On “is one fsync per commit enough”: with per-commit acknowledged durability and the dual-file layout, the logical floor is two ordered barriers (write-ahead: data+revisions durable before beacons; acknowledge: primary beacon durable before return), which costs 4 calls across two files as implemented. Reaching ONE explicit sync call per commit is possible by opening the revisions channel and a dedicated beacon channel with StandardOpenOption.DSYNC — tiny synchronous writes (FUA on NVMe, cheaper than full cache flushes) make the record and beacons durable at write-return, leaving a single explicit fdatasync for the data tail. Documented as a follow-up design; the ordering guarantees stay identical.

REST read throughput at high revision count (the collapse scenario)

Re-run with the rebuilt fat jar, auth.mode=none (no per-request JWT validation — within-run comparisons are the meaningful ones), same generated document, history grown to 1,901 revisions via the mixed workload:

Cell Before fix (~1.4k revs) After fix (1.9k revs)
read c=1 501 req/s, p50 1.6 ms 2,897 req/s, p50 0.29 ms
read c=16 1,042 req/s, p99 245 ms 18,361 req/s, p99 1.84 ms
fresh-resource baseline c=1 (same run) 2,155–2,273 req/s 2,273 req/s

Read performance at 1.9k revisions now exceeds the fresh-resource baseline — the history-depth degradation is eliminated, not merely reduced. Zero errors in both measured cells.

Follow-up implemented: write-through (O_SYNC/O_DSYNC) commit protocol

The “one explicit sync” design was implemented: the revisions record goes through an O_SYNC channel (durable incl. size at write-return), both beacon slots through an O_DSYNC channel (in-place overwrites; write-return gives secondary-before-primary ordering and makes the primary’s return the commit acknowledge). Per commit: ONE explicit fsync (data tail write-ahead) plus three small write-through writes; the async acknowledge machinery is gone and Writer.writeUberPageReference now carries a durable-on-return contract.

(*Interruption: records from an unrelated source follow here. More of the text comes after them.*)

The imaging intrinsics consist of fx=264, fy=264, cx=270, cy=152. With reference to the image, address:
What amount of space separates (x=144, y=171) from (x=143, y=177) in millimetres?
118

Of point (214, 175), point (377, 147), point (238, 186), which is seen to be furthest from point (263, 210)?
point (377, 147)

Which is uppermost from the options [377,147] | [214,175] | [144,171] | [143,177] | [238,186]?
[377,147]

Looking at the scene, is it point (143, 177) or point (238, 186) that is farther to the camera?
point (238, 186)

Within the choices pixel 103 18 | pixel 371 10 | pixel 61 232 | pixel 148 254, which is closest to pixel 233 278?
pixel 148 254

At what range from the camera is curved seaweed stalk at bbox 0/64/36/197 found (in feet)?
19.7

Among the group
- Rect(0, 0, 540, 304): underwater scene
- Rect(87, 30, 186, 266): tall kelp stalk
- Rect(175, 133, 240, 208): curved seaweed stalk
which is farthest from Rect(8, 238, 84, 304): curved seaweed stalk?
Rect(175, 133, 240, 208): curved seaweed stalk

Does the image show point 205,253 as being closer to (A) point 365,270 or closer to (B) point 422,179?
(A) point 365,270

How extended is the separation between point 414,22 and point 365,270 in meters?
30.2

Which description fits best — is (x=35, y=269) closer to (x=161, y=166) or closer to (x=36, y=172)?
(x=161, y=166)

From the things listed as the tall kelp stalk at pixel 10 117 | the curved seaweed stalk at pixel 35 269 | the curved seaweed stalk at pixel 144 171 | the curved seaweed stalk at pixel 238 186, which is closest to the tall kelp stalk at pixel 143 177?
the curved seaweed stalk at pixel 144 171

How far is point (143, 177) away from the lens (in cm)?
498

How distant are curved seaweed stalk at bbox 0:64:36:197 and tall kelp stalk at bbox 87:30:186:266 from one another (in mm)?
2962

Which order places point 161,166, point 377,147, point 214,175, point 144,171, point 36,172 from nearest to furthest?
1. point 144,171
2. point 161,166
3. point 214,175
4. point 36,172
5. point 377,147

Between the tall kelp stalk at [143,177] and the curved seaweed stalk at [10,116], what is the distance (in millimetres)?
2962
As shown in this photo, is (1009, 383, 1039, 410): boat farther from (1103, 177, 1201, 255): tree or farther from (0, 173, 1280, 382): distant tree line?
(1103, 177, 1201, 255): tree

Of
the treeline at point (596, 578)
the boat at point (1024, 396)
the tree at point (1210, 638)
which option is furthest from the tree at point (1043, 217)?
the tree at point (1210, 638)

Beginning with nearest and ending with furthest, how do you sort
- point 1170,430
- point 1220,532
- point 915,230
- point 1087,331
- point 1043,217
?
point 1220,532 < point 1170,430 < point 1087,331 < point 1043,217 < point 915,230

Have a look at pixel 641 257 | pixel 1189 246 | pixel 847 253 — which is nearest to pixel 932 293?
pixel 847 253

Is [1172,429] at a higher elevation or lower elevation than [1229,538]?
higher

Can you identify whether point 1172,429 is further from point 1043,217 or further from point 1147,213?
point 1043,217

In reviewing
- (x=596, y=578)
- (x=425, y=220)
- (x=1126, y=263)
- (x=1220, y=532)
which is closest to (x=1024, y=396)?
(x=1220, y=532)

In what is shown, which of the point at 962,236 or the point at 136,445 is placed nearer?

Measured on this workstation (ext4, consumer NVMe with FUA): parity with the 4-sync protocol (2.09 vs 2.05 ms/commit) — three serialized write-through round-trips cost about what the saved flushes did here. The win is structural (simpler, contract-explicit) with expected gains on server stacks where FUA writes are materially cheaper than cache flushes. All power-loss and SIGKILL gates re-validated green (the simulation now models per-write durability for write-through channels).